Please report every line in the material below that contains the word "wall" and copy each such line in full.

Data provided:
## Begin

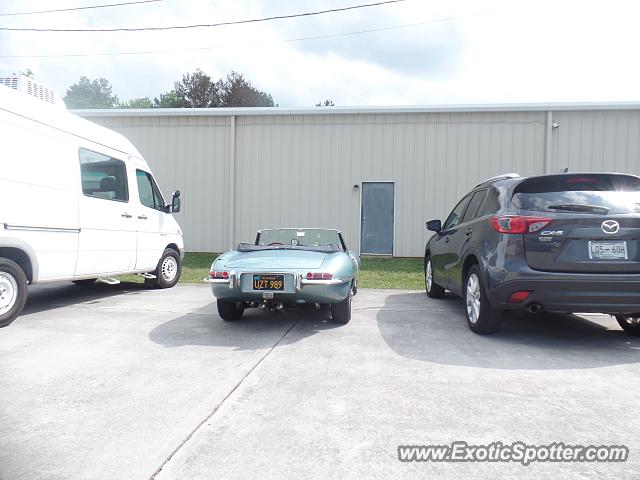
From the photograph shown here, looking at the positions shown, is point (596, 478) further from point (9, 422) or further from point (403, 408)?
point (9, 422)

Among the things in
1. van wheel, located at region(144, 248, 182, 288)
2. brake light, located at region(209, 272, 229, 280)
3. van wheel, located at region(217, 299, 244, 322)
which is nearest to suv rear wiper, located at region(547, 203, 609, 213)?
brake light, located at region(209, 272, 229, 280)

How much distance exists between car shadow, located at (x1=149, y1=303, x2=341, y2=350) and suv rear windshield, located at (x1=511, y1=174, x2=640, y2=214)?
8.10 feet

## End
## Begin

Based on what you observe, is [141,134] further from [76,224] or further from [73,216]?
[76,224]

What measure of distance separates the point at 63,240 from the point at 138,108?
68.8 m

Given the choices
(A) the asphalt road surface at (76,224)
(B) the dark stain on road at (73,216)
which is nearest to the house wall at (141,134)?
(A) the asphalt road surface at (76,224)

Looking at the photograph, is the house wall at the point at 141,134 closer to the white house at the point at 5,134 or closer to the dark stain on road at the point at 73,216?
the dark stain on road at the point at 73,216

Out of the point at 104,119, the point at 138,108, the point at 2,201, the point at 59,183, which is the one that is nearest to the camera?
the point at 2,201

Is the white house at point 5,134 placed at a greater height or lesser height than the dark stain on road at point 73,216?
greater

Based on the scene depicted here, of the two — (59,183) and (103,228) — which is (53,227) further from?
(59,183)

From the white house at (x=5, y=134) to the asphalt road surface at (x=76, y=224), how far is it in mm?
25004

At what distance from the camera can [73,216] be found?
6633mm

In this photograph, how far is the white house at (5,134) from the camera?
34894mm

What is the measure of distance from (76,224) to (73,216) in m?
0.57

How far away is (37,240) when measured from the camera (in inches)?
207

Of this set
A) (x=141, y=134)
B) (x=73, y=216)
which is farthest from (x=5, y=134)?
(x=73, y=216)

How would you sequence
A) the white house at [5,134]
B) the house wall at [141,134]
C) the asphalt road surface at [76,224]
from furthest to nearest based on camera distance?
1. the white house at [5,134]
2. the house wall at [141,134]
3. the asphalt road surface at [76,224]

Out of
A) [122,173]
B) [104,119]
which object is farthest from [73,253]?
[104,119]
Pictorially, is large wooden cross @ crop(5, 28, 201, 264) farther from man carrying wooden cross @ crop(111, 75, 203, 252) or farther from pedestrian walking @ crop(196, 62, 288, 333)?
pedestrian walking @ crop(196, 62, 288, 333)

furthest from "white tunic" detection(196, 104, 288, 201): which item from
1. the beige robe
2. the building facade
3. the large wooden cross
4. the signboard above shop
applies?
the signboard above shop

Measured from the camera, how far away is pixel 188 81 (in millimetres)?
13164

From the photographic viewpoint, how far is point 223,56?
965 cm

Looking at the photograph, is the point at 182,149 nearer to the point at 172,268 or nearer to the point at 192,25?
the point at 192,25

## End
## Begin

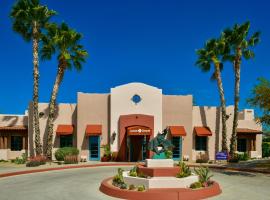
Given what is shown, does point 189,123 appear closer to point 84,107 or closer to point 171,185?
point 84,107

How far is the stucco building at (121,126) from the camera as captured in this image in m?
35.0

## End

Response for this exercise:
which is nearest to the house wall at (141,134)?
Looking at the photograph, is the house wall at the point at 141,134 closer to the white house at the point at 5,134 or closer to the dark stain on road at the point at 73,216?
B) the house wall at [141,134]
2. the house wall at [141,134]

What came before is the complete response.